Thunderbolt
Screening on Film
With George Bancroft, Fay Wray, Richard Arlen.
US, 1929, 35mm, black & white, 92 min.
Sternberg's second gangster picture again stars George Bancroft as a larger than life mobster, now caught in a fatal love triangle. In his first sound film, Sternberg, like other talented silent flmmakers such as Lang and Hitchcock, was quick to exploit the new technology's unique expressive dimensions - to evoke off-screen action, for example, and maintain a careful "contrapuntal" soundtrack. Thunderbolt also makes masterful use of music performed onscreen, leading Andrew Sarris to call the film "as much a musical as a melodrama."

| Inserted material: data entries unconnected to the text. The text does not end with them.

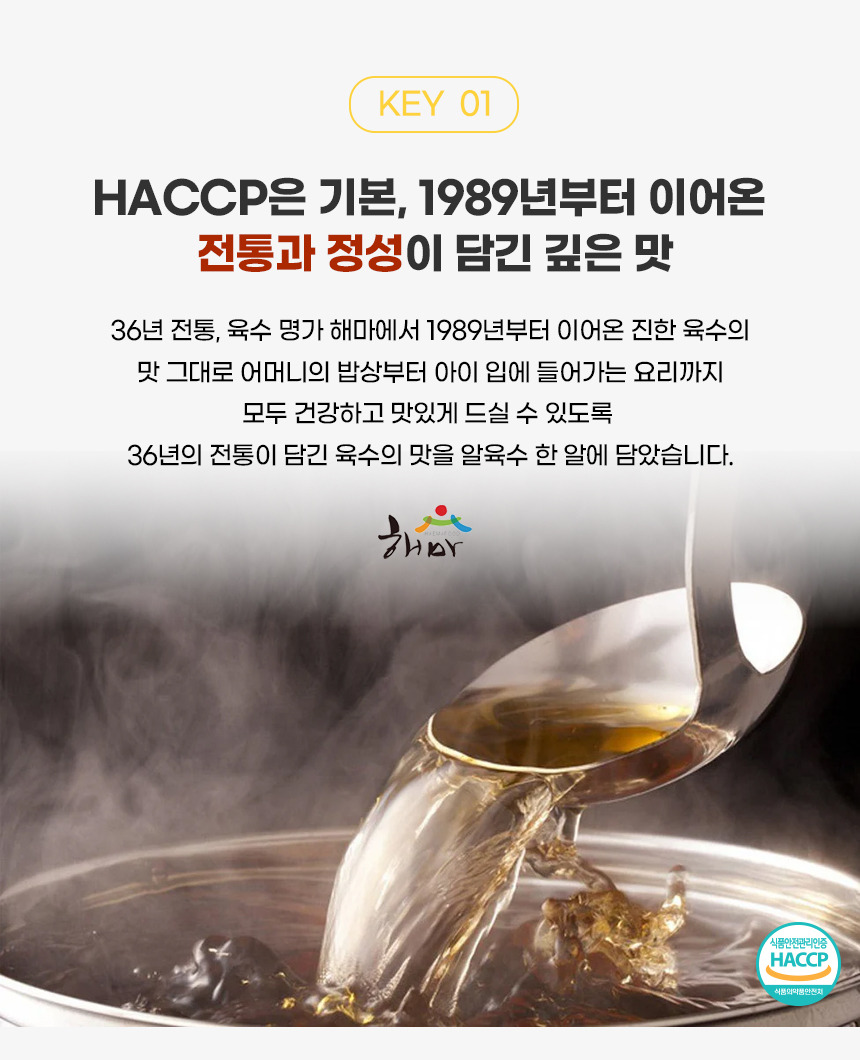 상세3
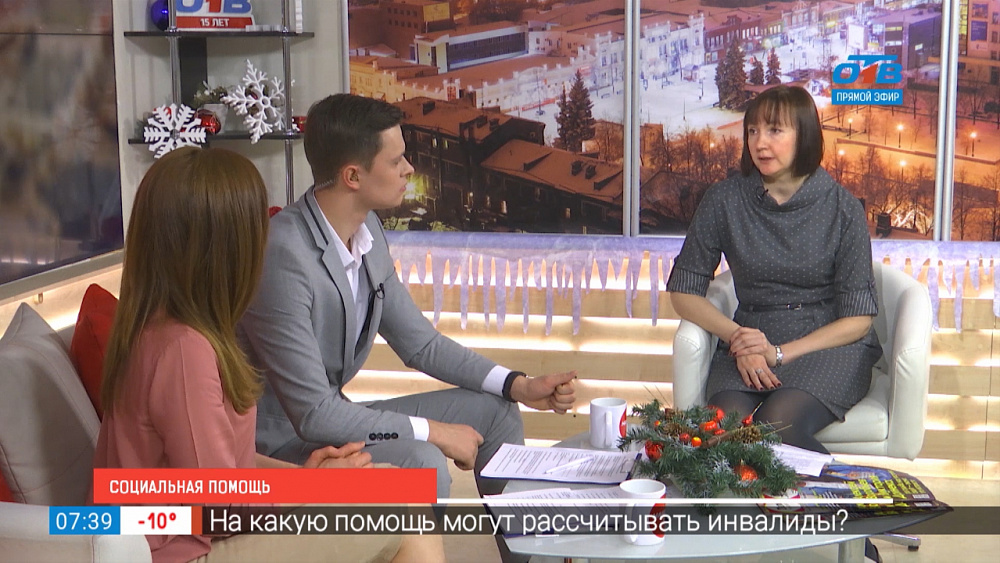 Социальная помощь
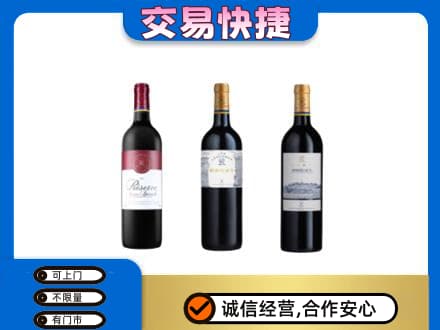 南宁洋酒回收拉菲红酒.jpg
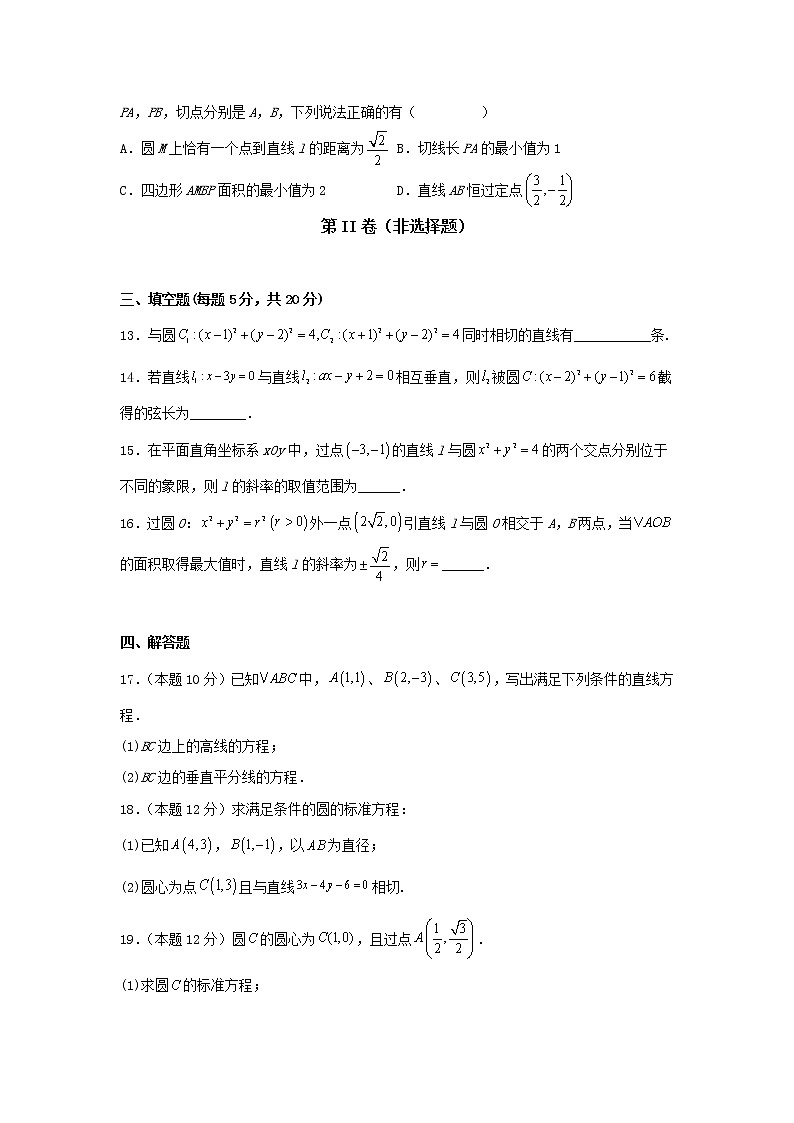 江苏省连云港市赣榆智贤中学2022-2023学年高二上学期第一次学情检测数学试题（含答案）第3页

Among the many missing films from the 1920s, The Case of Lena Smith looms as one of the most regrettable. Rumored to be most striking of Sternberg’s silent films, The Case of Lena Smith was a tender melodrama that returned to the fin-de-siècle Vienna of his childhood, the same setting that similarly captivated Max Ophuls. The plot concerns the relationship between a young woman and a dissolute soldier, to whom she bears a child and to whose father she ends up in servitude. The recently discovered five-minute sequence from the film, a trip by the film’s lovers to Vienna’s fabled Prater amusement park, will be presented by the renowned archivist, scholar, programmer and film historian Alexander Horwath.